» **REQUIRED WORK**: Reproduce the passage of the spin-orbit commutation text below, between "In quantum mechanics, the" and "is presented here.", inclusive.

» **DOCUMENT EXTRACT**:
Commutation of Spin, Angular and Spin-Orbital Momentum

Marichu T. Miscala

In quantum mechanics, the presence of spin-orbit coupling gives rise to the Hamiltonian that will no longer commute with $\vec{L}$ , and $\vec{S}$ , so the spin and orbital momenta are not separately conserved.

In order to understand this concept better, a commutation problem for orbital angular momentum $\vec{L}$ , spin $\vec{S}$ , and spin-orbital momentum $\vec{J}$ is presented here.

Consider the fundamental commutation relations for angular momentum. The individual components of the spin $\vec{S}$ do not commute with each other. That is,

$[S_x,S_y] = i\hbar S_z$ ; $[S_y,S_z] = i\hbar S_x$ ; $[S_z,S_x] = i\hbar S_y$ ;

The commutation relation for the ‘instrinsic’ angular momentum $\vec{S}$ is much like a ‘carbon copy’ to that of the ‘extrinsic’ angular momentum $\vec{L}$

$[L_x,L_y] = i\hbar L_z$ ; $[L_y,L_z] = i\hbar L_x$ ; $[L_z,L_x] = i\hbar L_y$ ;

But the spin-obit Hamiltonian does commute with $L^2$ , $S^2$ and the total angular momentum $\vec{J}$ which is

$\vec{J} = \vec{L} + \vec{S}$

From the given fundamental commutation relations above, we then now seek the commutators of the following commutation relations:

(a.) $[\vec{L}.\vec{S},\vec{L}]$ (b.) $[\vec{L}.\vec{S},\vec{S}]$ (c.) $[\vec{L}.\vec{S},J]$

(d.) $[\vec{L}.\vec{S},L^2]$ (e.) $[\vec{L}.\vec{S},S^2]$ (f.) $[\vec{L}.\vec{S},J^2]$

As a hint here, $\vec{L}$ and $\vec{S}$ satisfy the fundamental commutation relations for angular momentum, but $\vec{L}$ and $\vec{S}$ commute with each other.

» **RECORDED DATA**:
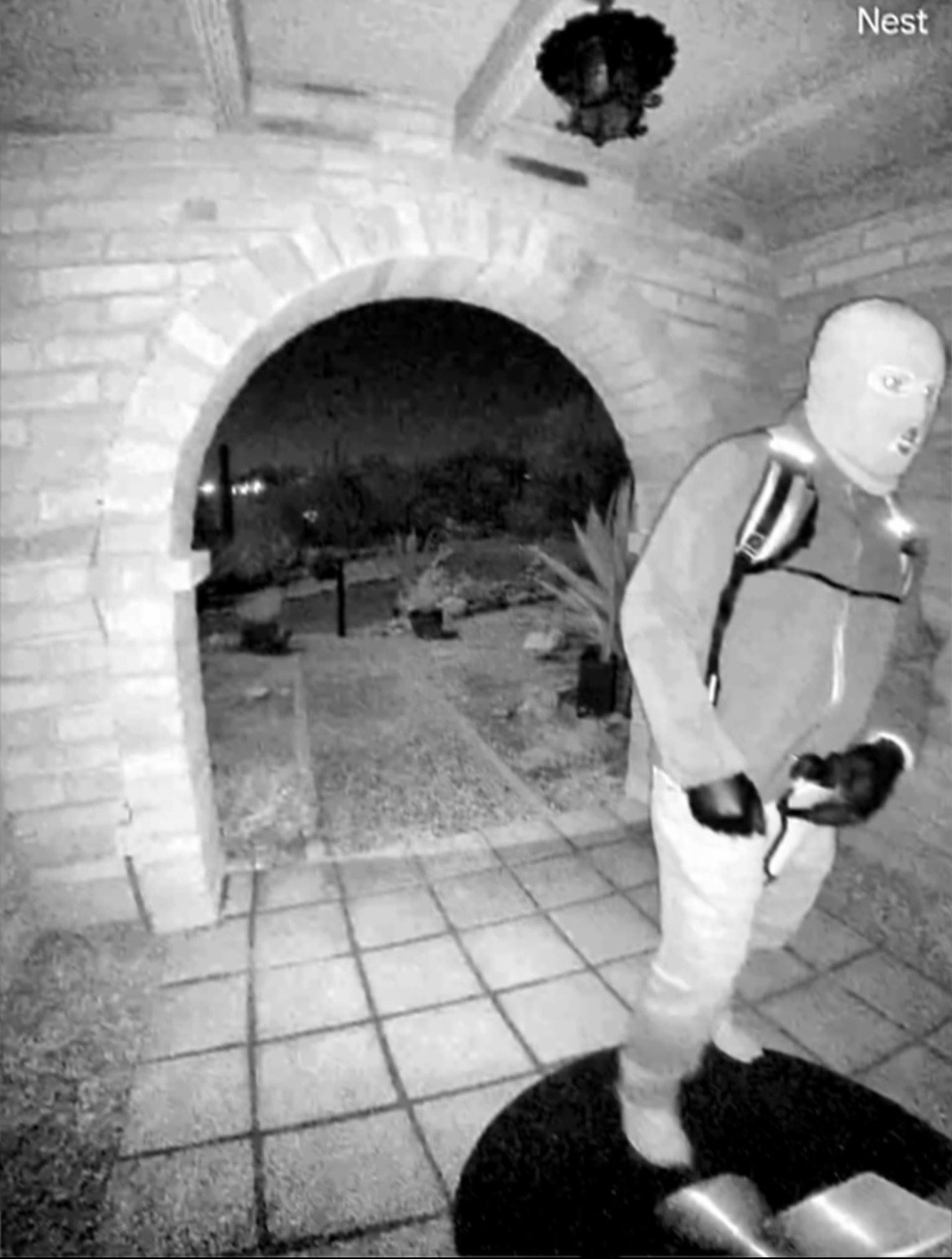 Intruder captured on a home security camera at night, wearing a mask and gloves, standing on a porch with a backpack.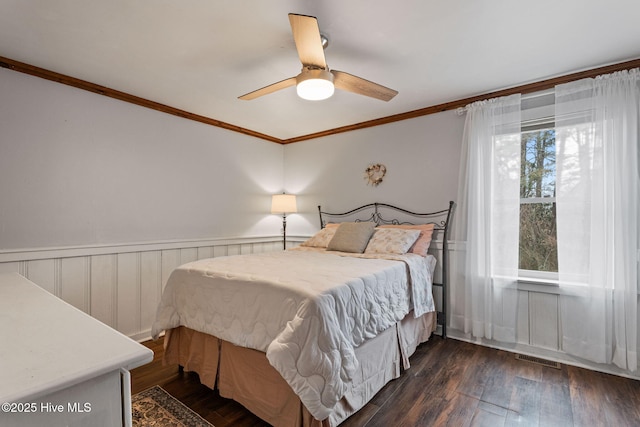 bedroom with crown molding, wainscoting, ceiling fan, dark wood-style flooring, and visible vents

» **ANSWER TO THE PROBLEM**:
In quantum mechanics, the presence of spin-orbit coupling gives rise to the Hamiltonian that will no longer commute with $\vec{L}$ , and $\vec{S}$ , so the spin and orbital momenta are not separately conserved.

In order to understand this concept better, a commutation problem for orbital angular momentum $\vec{L}$ , spin $\vec{S}$ , and spin-orbital momentum $\vec{J}$ is presented here.